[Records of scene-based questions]
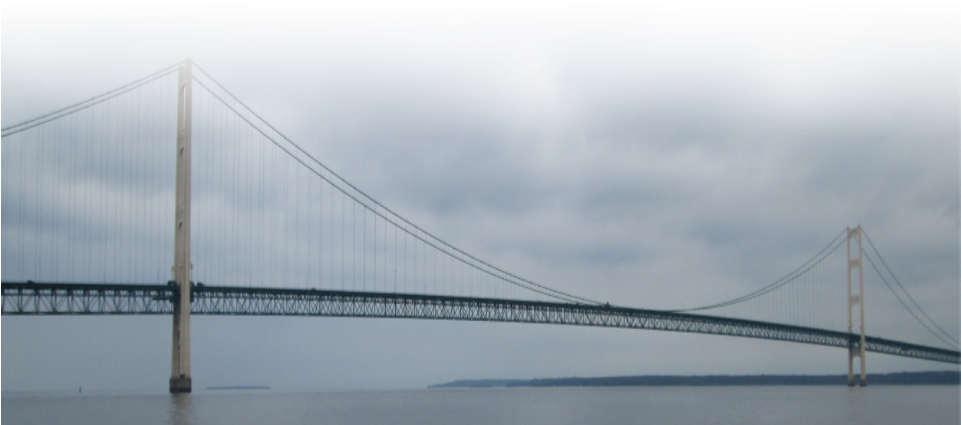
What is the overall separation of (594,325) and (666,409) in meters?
27.7

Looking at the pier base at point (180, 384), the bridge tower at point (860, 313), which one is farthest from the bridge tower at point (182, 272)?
the bridge tower at point (860, 313)

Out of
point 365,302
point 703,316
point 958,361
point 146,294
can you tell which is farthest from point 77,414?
point 958,361

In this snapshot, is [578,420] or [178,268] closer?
[578,420]

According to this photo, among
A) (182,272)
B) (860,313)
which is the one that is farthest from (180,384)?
(860,313)

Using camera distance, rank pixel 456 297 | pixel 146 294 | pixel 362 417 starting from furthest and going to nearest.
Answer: pixel 456 297
pixel 146 294
pixel 362 417

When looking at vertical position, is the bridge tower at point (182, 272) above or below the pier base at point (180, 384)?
above

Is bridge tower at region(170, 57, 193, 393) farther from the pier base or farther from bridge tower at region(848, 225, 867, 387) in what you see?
bridge tower at region(848, 225, 867, 387)

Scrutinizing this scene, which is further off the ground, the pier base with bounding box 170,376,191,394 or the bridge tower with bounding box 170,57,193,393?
the bridge tower with bounding box 170,57,193,393

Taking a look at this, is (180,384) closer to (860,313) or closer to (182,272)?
(182,272)

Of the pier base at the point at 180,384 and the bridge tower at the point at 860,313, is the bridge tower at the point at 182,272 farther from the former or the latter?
the bridge tower at the point at 860,313

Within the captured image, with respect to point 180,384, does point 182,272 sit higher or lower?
higher

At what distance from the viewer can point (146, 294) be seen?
1751 inches

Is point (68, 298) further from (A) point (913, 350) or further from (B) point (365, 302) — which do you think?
(A) point (913, 350)

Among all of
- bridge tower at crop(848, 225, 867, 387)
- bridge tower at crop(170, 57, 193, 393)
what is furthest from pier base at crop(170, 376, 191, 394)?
bridge tower at crop(848, 225, 867, 387)
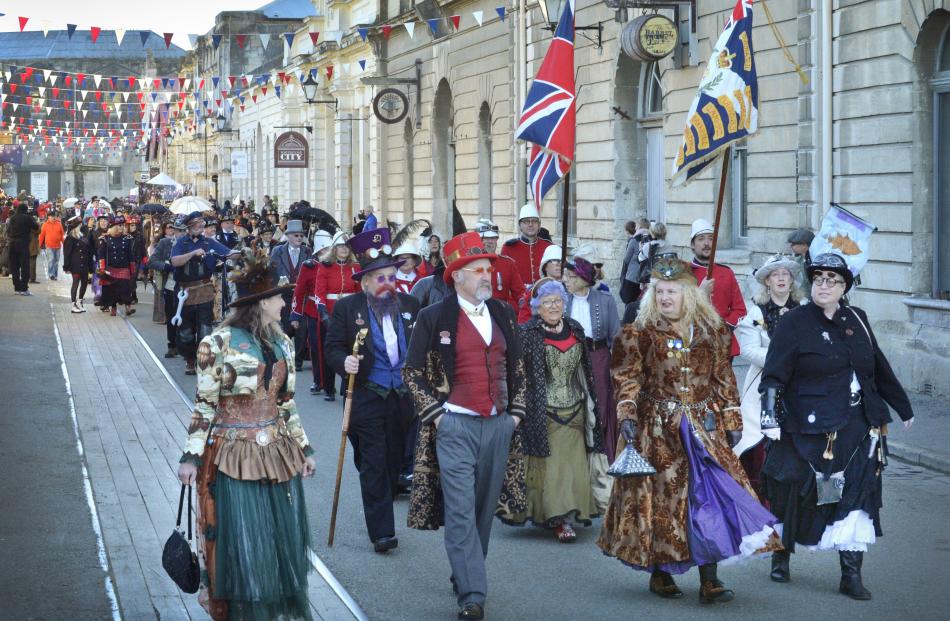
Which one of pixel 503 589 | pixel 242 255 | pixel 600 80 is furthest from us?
pixel 600 80

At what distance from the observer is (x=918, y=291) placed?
15.5m

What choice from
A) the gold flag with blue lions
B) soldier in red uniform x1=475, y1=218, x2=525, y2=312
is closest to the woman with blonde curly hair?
the gold flag with blue lions

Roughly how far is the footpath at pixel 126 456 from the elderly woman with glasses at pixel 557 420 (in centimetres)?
145

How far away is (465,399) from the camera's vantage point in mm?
7270

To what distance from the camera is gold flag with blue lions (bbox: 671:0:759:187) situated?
10.4 metres

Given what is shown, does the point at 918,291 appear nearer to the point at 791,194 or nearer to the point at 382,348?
the point at 791,194

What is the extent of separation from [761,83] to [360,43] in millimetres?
24231

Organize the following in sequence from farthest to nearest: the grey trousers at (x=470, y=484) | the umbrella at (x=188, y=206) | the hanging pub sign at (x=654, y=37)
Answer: the umbrella at (x=188, y=206)
the hanging pub sign at (x=654, y=37)
the grey trousers at (x=470, y=484)

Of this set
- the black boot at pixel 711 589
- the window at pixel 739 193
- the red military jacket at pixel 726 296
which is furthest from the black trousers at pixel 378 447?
the window at pixel 739 193

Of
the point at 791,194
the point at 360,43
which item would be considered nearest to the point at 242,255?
the point at 791,194

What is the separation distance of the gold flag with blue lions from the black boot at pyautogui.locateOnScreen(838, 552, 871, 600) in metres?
3.64

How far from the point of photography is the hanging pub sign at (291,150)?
42344mm

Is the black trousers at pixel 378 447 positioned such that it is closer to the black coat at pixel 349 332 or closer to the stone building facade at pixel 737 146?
the black coat at pixel 349 332

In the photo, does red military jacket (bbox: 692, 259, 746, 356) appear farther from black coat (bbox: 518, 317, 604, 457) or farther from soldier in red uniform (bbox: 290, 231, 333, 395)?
soldier in red uniform (bbox: 290, 231, 333, 395)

## Exercise objective
Rewrite the records as a Markdown table with the columns "Row" and "Line," starting with the line containing "In the photo, does" and going on through the end of the records. Omit blank lines.

## Solution
| Row | Line |
|---|---|
| 1 | In the photo, does red military jacket (bbox: 692, 259, 746, 356) appear farther from black coat (bbox: 518, 317, 604, 457) or farther from soldier in red uniform (bbox: 290, 231, 333, 395)? |
| 2 | soldier in red uniform (bbox: 290, 231, 333, 395) |